Проявляется тенденция к «мягким» переходам — «чужого» в «своё», иронии в лирику, хаоса в космос («хаосмос» М.Липовецкого).  «Вторичная первичность» — наиболее значимое отличие постпостмодернизма от его «предшественника» — постмодернизма, демонстративно обнаруживавшего свою вторичность в игровом обращении с культурными объектами. «Характерными особенностями русского варианта постпостмодернизма являются новая искренность, новый гуманизм, новый утопизм, сочетание интереса к прошлому с открытостью будущему, сослагательность».        Интернет значительно изменил сферу бытования литературы. Традиционно литературное пространство формировали «толстые» журналы («Новый мир», «Знамя», «Звезда», «Октябрь», «Нева», «Урал» и др.). Сейчас их роль в общественной жизни (особенно по сравнению с концом 1980-х годов) стала иной: журнальный «бум» закончился, литературоцентризм прежних лет, если не веков («литература — наше все»), утратил свои позиции. «Бумажные» литературные журналы обзаводятся виртуальными «двойниками» в Сети, стремясь к доступности и открытости своих новейших материалов. Интернет как место обитания литературы резко повысил уровень интенсивности интеллектуальной жизни: в нем есть все книжные новинки, мгновенные отклики на них, анонсы очередных новинок, серьёзные аналитические работы ведущих современных критиков. Сегодня литературный мир точнее всего было бы описать в категориях Борхеса: «вавилонская библиотека», «сад расходящихся тропок» — словом, всеобъемлющий Текст, свободный от времени и пространства!»

- Исходные данные:
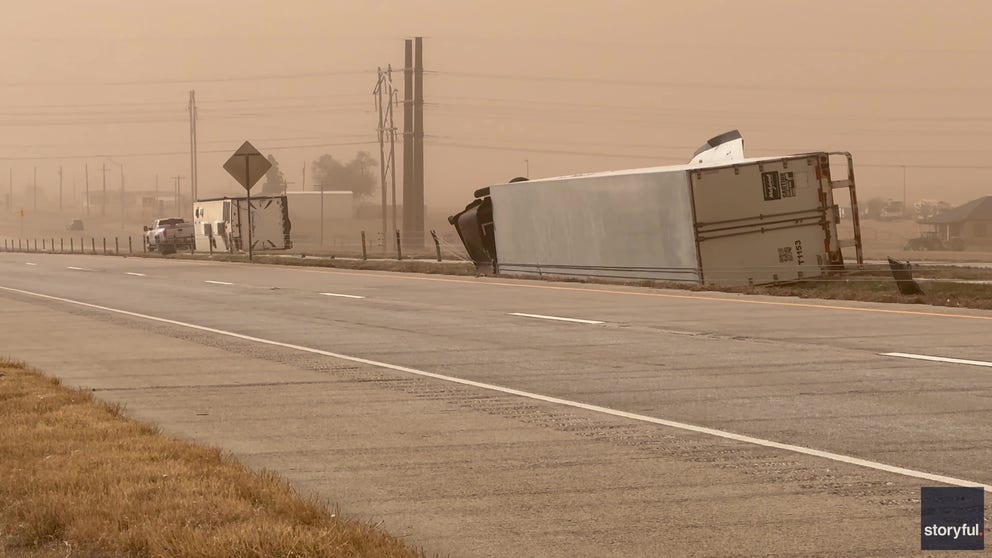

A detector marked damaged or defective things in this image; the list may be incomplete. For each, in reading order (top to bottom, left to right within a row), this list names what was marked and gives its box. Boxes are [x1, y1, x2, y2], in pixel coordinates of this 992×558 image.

overturned semi-truck trailer [450, 132, 860, 288]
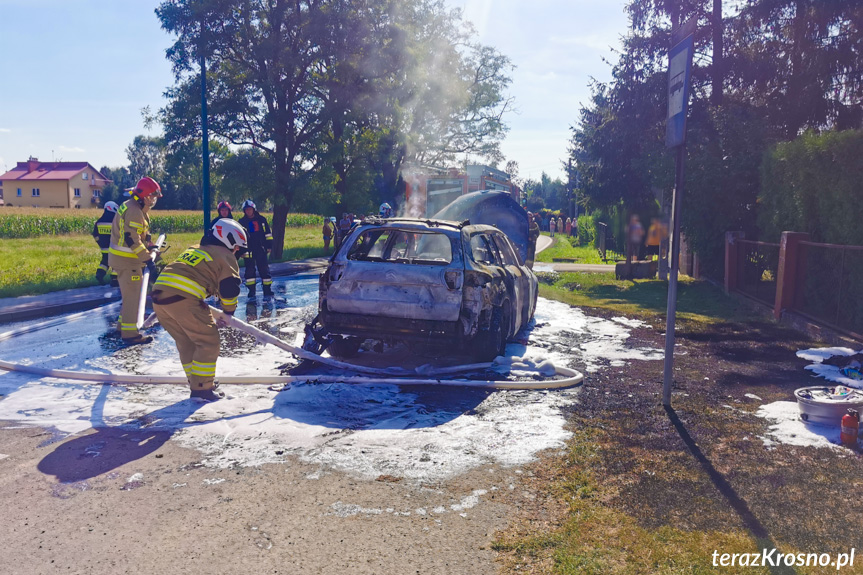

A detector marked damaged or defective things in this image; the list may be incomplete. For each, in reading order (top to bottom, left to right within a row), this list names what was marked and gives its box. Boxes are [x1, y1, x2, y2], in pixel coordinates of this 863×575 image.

burned car [310, 217, 536, 360]
charred car body [314, 216, 536, 360]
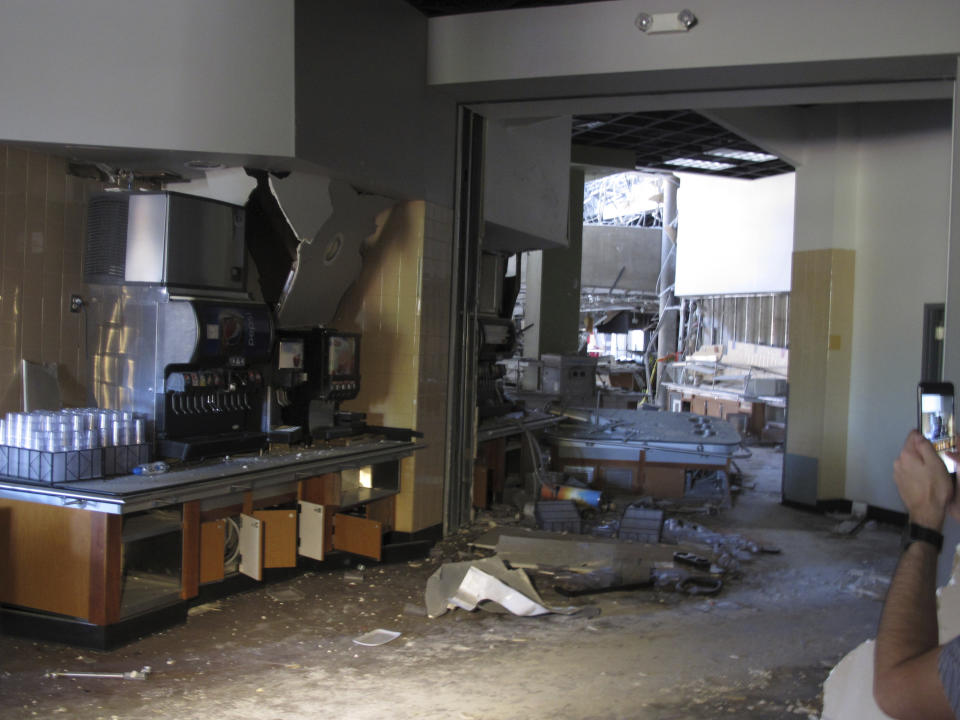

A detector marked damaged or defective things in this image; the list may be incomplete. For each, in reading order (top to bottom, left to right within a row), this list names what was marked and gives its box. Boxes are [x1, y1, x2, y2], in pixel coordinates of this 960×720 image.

broken drywall sheet [428, 556, 576, 620]
torn metal panel [428, 556, 576, 620]
broken drywall sheet [820, 548, 960, 716]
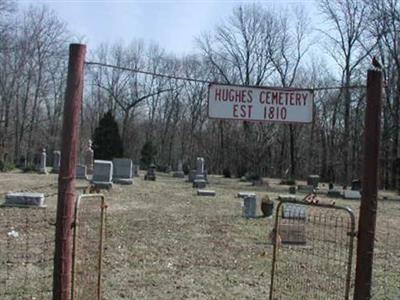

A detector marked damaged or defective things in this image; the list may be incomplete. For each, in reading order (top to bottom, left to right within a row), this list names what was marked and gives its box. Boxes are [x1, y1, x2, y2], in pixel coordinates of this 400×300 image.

rusty metal post [52, 43, 85, 298]
rusty metal post [354, 69, 382, 298]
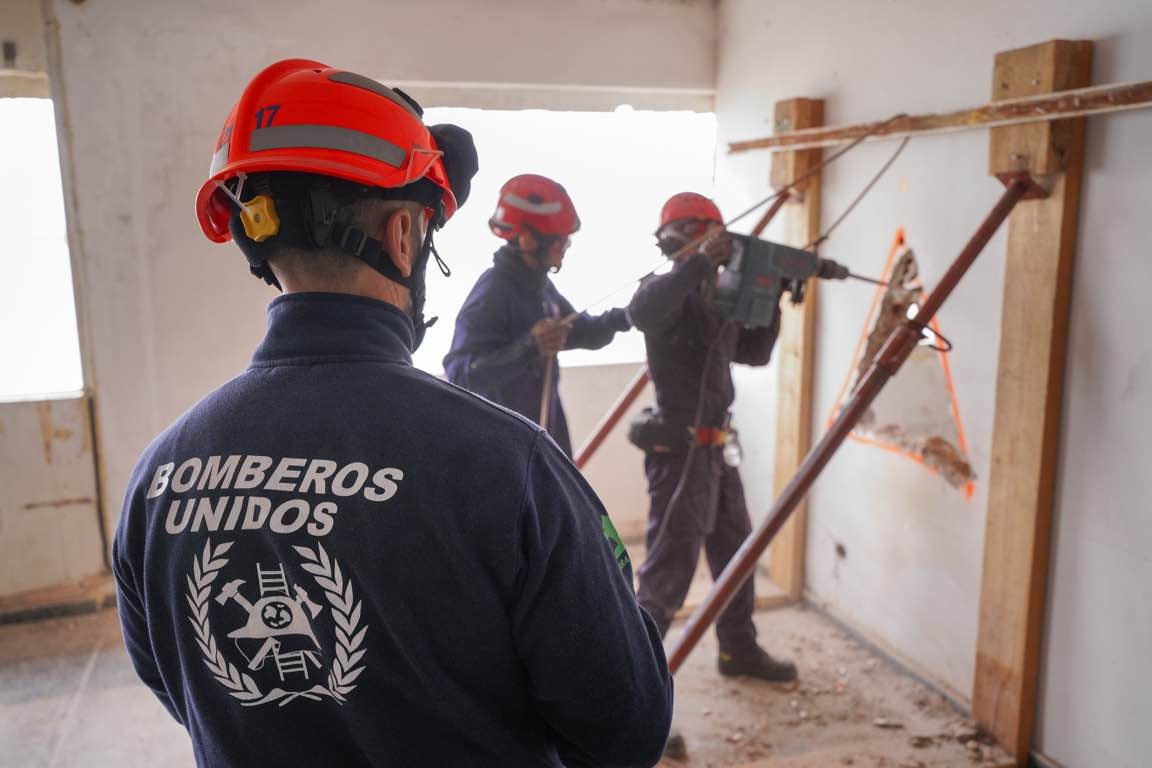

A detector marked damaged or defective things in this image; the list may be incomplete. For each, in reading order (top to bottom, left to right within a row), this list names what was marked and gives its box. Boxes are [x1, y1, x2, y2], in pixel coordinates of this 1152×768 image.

white damaged wall [45, 0, 716, 540]
white damaged wall [720, 0, 1152, 760]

- Задания:
**a)** В чьих категориях, по словам текста, точнее всего описать сегодняшний литературный мир?
**b)** Перепишите из записей всё, начиная со строки, где есть «this 863×575 image.», и до строки с «charred car body [314, 216, 536, 360]», обе включительно.
Текст и записи между собой никак не связаны.

- Ответы по заданиям:
**a)** В категориях Борхеса.

**b)**
A detector marked damaged or defective things in this image; the list may be incomplete. For each, in reading order (top to bottom, left to right within a row), this list names what was marked and gives its box. Boxes are [x1, y1, x2, y2], in pixel coordinates of this 863×575 image.

burned car [310, 217, 536, 360]
charred car body [314, 216, 536, 360]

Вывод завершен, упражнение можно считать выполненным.